Building a Voicemail AI Agent: Transcription, Analysis, and Automated Response

Rethinking Voicemail with AI

Traditional voicemail is a black hole. Messages pile up, important calls get buried under spam, and by the time someone listens to a message, the moment has passed. An AI-powered voicemail agent transforms this experience: every message is instantly transcribed, analyzed for urgency, scored by priority, and routed to the right person with a recommended action. Critical messages trigger immediate notifications. Routine ones get batched into a daily digest.

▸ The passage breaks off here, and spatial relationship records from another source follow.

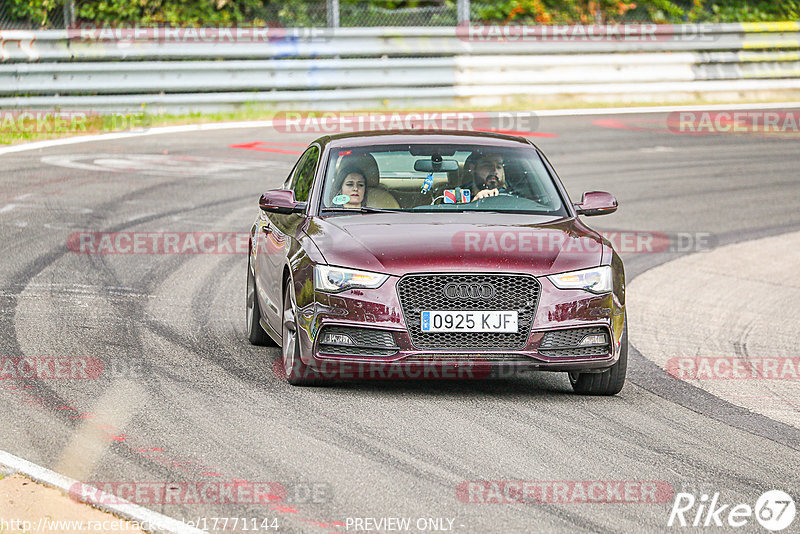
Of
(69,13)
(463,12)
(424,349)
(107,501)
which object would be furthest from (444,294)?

This is not just voicemail transcription — it is an intelligent message processing pipeline.

Voicemail Detection and Greeting

The first challenge is knowing when to activate the voicemail system. This happens when a call goes unanswered or when the AI screening agent decides to take a message:

flowchart LR
    CALLER(["Caller"])
    subgraph TEL["Telephony"]
        SIP["Twilio SIP and PSTN"]
    end
    subgraph BRAIN["Business AI Agent"]
        STT["Streaming STT<br/>Deepgram or Whisper"]
        NLU{"Intent and<br/>Entity Extraction"}
        TOOLS["Tool Calls"]
        TTS["Streaming TTS<br/>ElevenLabs or Rime"]
    end
    subgraph DATA["Live Data Plane"]
        CRM[("CRM and Notes")]
        CAL[("Calendar and<br/>Schedule")]
        KB[("Knowledge Base<br/>and Policies")]
    end
    subgraph OUT["Outcomes"]
        O1(["Booking captured"])
        O2(["CRM record created"])
        O3(["Human handoff"])
    end
    CALLER --> SIP --> STT --> NLU
    NLU -->|Lookup| TOOLS
    TOOLS <--> CRM
    TOOLS <--> CAL
    TOOLS <--> KB
    NLU --> TTS --> SIP --> CALLER
    NLU -->|Resolved| O1
    NLU -->|Schedule| O2
    NLU -->|Escalate| O3
    style CALLER fill:#f1f5f9,stroke:#64748b,color:#0f172a
    style NLU fill:#4f46e5,stroke:#4338ca,color:#fff
    style O1 fill:#059669,stroke:#047857,color:#fff
    style O2 fill:#0ea5e9,stroke:#0369a1,color:#fff
    style O3 fill:#f59e0b,stroke:#d97706,color:#1f2937

from twilio.twiml.voice_response import VoiceResponse
from fastapi import FastAPI, Request
from fastapi.responses import Response

app = FastAPI()

@app.post("/voicemail-greeting")
async def voicemail_greeting(request: Request):
    """Play a personalized voicemail greeting and record."""
    form = await request.form()
    called_number = form.get("Called")
    caller_number = form.get("From")

    # Look up the mailbox owner for a personalized greeting
    owner = await get_mailbox_owner(called_number)

    response = VoiceResponse()

    if owner and owner.get("custom_greeting_url"):
        response.play(owner["custom_greeting_url"])
    else:
        name = owner.get("name", "the person you are calling") if owner else "us"
        response.say(
            f"You have reached {name}. "
            "Please leave a message after the tone and "
            "I will make sure it gets to the right person.",
            voice="Polly.Joanna",
        )

    response.pause(length=1)
    response.play("https://api.twilio.com/beep.mp3")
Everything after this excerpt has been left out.